Friday, July 18, 2014

Toftino: The End of the North American Road

After Victoria we drove north on Vancouver Island on Highway 1---the Trans-Canada Highway. The day was sunny and bright, the perfect weather for this kind of road trip.

The first day we stopped after a short drive in Nanaimo, the second largest city on the island. The Strait of Georgia was lush blue, in the view from the town.  One could see the mountains of mainland sB.C. quite use. That evening we used our hotel room key to get a discount at the White Spot restaurant next door.



The next day we headed west over the passes to Port Alberni, a working classs which sits in the middle of Vancouver Island, surrounded by mountain, but is curiously on the ses as well, being that it is at the tail of a long winding sound that cuts deep into the island from the Pacific. Port Alberni is supposedly "the worst place to live in Canada," according to a web article that Red found.
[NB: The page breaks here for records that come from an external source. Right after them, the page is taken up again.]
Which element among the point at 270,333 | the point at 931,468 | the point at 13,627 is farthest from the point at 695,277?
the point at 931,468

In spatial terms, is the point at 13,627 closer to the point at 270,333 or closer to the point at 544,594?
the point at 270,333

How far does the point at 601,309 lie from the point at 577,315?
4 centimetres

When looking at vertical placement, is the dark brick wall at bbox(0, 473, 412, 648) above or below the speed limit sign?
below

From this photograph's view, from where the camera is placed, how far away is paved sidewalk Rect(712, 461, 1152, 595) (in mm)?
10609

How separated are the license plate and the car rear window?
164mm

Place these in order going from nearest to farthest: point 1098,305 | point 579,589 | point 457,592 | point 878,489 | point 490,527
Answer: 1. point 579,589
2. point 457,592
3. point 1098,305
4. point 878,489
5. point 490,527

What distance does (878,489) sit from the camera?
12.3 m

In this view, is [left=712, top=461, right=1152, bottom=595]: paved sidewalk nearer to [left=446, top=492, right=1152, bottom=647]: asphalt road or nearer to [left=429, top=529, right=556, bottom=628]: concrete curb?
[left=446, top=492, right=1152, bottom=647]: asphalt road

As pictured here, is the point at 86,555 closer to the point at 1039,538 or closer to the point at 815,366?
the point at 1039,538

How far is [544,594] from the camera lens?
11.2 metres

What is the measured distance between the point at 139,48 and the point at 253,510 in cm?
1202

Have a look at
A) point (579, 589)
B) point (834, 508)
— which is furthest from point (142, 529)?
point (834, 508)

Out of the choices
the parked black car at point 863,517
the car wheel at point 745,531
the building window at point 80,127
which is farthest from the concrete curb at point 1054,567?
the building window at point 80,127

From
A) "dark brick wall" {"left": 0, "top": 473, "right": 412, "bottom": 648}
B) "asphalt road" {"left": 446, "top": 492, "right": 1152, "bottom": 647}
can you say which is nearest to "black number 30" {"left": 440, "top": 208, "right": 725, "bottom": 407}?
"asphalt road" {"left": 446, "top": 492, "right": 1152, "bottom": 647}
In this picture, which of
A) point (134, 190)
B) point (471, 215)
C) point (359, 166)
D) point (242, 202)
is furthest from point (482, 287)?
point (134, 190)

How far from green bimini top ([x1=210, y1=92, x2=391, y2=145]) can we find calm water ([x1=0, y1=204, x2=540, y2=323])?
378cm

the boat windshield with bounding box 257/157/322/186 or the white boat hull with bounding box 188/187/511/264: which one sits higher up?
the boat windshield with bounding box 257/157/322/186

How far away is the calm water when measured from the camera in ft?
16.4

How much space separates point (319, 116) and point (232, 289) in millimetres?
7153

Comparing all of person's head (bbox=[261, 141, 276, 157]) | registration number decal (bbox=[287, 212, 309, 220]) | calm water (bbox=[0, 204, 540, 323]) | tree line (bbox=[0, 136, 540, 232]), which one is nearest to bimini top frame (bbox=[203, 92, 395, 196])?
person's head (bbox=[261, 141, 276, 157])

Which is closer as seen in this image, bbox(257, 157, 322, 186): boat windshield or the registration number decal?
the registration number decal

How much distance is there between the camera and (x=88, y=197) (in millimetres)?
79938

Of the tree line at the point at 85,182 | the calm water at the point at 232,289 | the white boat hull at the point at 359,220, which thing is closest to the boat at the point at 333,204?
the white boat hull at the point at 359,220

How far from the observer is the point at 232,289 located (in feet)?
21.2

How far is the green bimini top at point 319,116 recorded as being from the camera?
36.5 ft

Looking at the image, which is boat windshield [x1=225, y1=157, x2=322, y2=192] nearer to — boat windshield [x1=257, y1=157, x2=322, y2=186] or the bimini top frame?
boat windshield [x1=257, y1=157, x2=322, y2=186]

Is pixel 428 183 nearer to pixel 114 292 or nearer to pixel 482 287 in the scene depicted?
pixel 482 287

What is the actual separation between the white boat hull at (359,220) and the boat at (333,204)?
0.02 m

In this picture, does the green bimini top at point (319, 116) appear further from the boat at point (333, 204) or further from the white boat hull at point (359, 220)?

I found nothing obviously wrong with it. Perhaps it seems bad by comparison, because it is the last outpost of "civilization"---the Wal-Mart and Starbucks are to be found here, for example. One is supposed to despise these things after all. At most they are a necessity, but if they are all one has, it is a sign of "blight."

From there the highway continues westward through more steep mountains, roughly follows the aforementioned sound, but also climbing a few low passes in the green forested hills to come upon the shores of inland lakes in their enclosed basins. Another hour like this brings one to the western shore of the island.

There the road reaches a tee junction. Left is the town of Ucluelet on the coast. Turning right, one follows the Pacific down a long finger of land pointing parallel to the coast, carved by the fjords and sounds.  One passes through a lovely Reserve de Parc. where the signs are explicit in informing us that it is a rain forest. That's a term with a lot of cache in our culture.

In the preserve are wonderful beaches, visible from the road through a thin curtain of tree trunks that make a zoetrope of the brilliant Pacific as one drives past them. The roadside is crowded with cars of various sizes in a jagged parallel parking arrangement, to maximize the number of visitors to the beach.

After another dozen kilometers, one leaves the Reserve ("Merci pour votre visite!"). By this time one is near the end of the long peninsula along the coast.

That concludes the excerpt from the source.